Establish an industry alliance to jointly address security threats
Establish a VASP (Virtual Asset Service Provider) industry alliance, where member organizations can share the latest major incident information and security threat intelligence, pooling industry resources to jointly address hacker attacks and money laundering activities. This collaborative mechanism can enhance the overall defense capabilities of the industry.
Strengthen compliance to mitigate money laundering risks
Decentralized protocols and VASP platforms need to further strengthen compliance, preventing them from being exploited by hackers for money laundering activities. If a platform is labeled as a high-risk entity by the compliance department, it will seriously impact the normal deposit and withdrawal operations of legitimate users. Therefore, exchanges and decentralized platforms should improve their anti-money laundering (AML) and know-your-customer (KYC) mechanisms to ensure compliant operations.

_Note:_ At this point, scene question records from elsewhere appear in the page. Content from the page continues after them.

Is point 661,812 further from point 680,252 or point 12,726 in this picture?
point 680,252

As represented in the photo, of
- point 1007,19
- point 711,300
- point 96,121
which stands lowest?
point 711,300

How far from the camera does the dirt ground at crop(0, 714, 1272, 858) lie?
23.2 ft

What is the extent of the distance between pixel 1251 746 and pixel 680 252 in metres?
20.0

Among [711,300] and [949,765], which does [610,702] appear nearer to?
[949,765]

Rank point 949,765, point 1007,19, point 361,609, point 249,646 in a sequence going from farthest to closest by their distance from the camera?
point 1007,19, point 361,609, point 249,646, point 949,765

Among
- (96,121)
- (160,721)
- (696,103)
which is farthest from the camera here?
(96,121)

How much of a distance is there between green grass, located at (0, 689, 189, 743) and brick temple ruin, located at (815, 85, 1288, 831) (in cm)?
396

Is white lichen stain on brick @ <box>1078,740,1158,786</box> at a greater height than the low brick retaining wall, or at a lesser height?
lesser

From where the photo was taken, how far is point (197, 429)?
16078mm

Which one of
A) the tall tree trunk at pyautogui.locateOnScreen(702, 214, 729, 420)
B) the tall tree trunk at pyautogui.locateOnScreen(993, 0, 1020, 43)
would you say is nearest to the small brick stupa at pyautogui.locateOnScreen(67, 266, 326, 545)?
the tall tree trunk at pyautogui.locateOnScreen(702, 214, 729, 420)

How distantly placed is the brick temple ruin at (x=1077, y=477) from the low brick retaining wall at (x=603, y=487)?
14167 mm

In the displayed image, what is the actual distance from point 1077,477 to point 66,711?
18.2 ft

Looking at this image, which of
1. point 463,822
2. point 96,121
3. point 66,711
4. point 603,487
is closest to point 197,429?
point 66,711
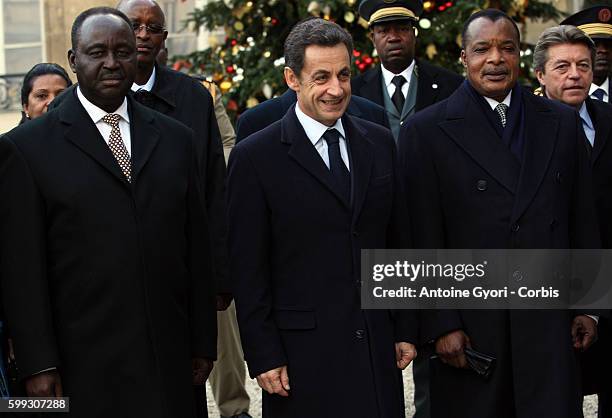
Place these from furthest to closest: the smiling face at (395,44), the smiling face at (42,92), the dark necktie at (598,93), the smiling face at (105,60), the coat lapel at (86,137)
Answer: the dark necktie at (598,93)
the smiling face at (395,44)
the smiling face at (42,92)
the smiling face at (105,60)
the coat lapel at (86,137)

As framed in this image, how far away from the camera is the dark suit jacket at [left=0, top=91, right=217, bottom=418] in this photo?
4.55 meters

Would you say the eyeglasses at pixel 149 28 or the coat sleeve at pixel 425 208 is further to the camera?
the eyeglasses at pixel 149 28

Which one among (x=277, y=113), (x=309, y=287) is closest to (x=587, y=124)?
(x=277, y=113)

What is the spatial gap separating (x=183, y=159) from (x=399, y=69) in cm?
269

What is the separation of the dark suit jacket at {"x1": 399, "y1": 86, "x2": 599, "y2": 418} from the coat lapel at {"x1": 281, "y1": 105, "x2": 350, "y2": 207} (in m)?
0.56

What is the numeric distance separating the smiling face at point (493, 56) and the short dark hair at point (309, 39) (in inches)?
27.4

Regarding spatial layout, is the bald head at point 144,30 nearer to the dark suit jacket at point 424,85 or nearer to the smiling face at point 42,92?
the smiling face at point 42,92

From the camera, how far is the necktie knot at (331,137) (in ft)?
16.3

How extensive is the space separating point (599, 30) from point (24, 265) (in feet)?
14.0

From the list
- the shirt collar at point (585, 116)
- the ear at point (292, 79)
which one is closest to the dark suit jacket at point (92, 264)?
the ear at point (292, 79)

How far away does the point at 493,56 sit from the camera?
5.36 meters

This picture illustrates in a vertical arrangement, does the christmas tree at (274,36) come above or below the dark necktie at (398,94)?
above

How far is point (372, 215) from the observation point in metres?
4.89

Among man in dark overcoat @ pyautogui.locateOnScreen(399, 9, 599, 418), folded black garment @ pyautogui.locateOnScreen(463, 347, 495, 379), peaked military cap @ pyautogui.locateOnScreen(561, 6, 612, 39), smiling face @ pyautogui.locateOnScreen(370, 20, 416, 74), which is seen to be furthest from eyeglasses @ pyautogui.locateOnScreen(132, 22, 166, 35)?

Continuously optimize security and compliance mechanisms
Security and compliance are dynamic processes that need to be continuously optimized based on the latest threats and technological developments. Industry participants should remain vigilant, regularly review and upgrade security measures, and actively participate in the formulation and improvement of industry standards.
The Bybit incident is not only an exposure of security vulnerabilities, but also a test of the entire industry's security and compliance system. Only through technology upgrades, process optimization, industry collaboration, and compliance building can we effectively address the increasingly complex cybersecurity threats, safeguard user asset security, and promote the healthy development of the industry.